-To reiterate what bryanlyon said but in more detail, Your data is the most important. If you are swapping trumps face onto Nicolas cage, Your trump data and your Nicolas cage data should come from well-lit, clear, 1080p videos or 4k if you can, and it should not come from low quality videos like what you might find on their instagram or facebook videos.
-In addition to that remember that we use video dimensions as way of saying data quality, but I think in reality what we mean is "face size". For example a 720p video of Trump and Cage that a super zoom closeup of his face where you can see each hair follicle will be better quality data than a 1080p video where trump or cage are really far away and there face is really tiny. It's just implied that larger dimensions allow you to have larger facesizes. basically how many pixels in the face.
-when it comes to the animation aspect, if you want your model to be able to do something, it needs to know how to do it. I once did a smaller data set model where my data for the original person was smiling in 90% of the files and the other 10% was emotionless. When I tried converting it onto a video of someone talking, there head moved around nicely but there mouth was essentially sealed until they showed a tiny bit of teeth, and when they did the model put the massive grin on it. The problem was because my data didn't tell it how to blink, how to move its eyes and eyebrows around, how to open its mouth to talk and not smile or only show a tiny smile, because my data couldn't teach the model those things, the model didn't know how to deal with it when it was converted onto a video that did all those things. The opposite end of the spectrum is possible to, If all your source material is of someone with their eyes closed and mouth open, the model won't know how to open its eyes or close its mouth This is likely the problem that you mentioned in your second post
-Another thing I found to be super important is the size of the face you will be converting it to vs what resolution model you are using. The more you have to stretch the "modeled face" to cover the actual face, the worse it looks. Original, lightweight, IAe are all 64x64 models and the best results will be if you convert a final product where the face is roughly 64x64 in size. That doesnt mean you can't convert a 1080 video, just that the best results will be if the face is really small in that 1080p video like they are really far away, rather than if it was a closeup. So basically when building a model, use the biggest high quality facesizes you can find, then when you convert it, convert onto a face thats closest to the size of models resolution.

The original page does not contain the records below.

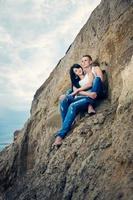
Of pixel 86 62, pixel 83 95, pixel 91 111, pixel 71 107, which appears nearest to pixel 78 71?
pixel 86 62

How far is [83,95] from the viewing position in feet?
45.5

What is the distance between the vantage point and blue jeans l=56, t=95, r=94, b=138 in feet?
45.1

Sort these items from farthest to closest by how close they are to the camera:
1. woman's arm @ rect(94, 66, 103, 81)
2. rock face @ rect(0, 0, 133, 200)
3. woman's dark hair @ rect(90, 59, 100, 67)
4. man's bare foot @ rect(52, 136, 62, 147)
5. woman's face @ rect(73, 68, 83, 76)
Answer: woman's dark hair @ rect(90, 59, 100, 67), woman's face @ rect(73, 68, 83, 76), man's bare foot @ rect(52, 136, 62, 147), woman's arm @ rect(94, 66, 103, 81), rock face @ rect(0, 0, 133, 200)

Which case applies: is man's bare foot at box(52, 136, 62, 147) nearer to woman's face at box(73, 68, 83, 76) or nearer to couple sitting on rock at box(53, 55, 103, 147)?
couple sitting on rock at box(53, 55, 103, 147)

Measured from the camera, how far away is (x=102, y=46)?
48.9ft

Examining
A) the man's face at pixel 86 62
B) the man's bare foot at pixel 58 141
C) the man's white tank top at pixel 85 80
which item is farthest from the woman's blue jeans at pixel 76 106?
the man's face at pixel 86 62

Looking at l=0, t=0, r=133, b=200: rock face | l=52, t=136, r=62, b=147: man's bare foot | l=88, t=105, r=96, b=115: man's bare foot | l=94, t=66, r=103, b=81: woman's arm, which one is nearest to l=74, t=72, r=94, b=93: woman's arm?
l=94, t=66, r=103, b=81: woman's arm

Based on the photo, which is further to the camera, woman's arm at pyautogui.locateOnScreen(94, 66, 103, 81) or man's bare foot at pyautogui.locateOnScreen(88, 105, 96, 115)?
woman's arm at pyautogui.locateOnScreen(94, 66, 103, 81)

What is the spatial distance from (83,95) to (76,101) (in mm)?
329

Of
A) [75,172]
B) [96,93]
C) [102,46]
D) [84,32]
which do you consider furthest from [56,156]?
[84,32]

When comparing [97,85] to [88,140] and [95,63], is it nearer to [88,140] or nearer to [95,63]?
[95,63]

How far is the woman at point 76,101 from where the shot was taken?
1375cm

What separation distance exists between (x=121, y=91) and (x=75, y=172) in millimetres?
2967

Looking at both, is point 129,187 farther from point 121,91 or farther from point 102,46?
point 102,46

Here a pic of the exact same small resolution 64x64 model converting onto two different sized faces. Both are bigger than 64x64, I think the left is like 150x150 sized face while the right is 380x380, but because the 64 model has to stretch less for the left, it ends up looking better
Oh and if your next thought is I'll just do a higher resolution model then, remember that doubling the resolution size does not mean doubling the training time. its more than that. like exponentially/raising to the power of 2 amount of time.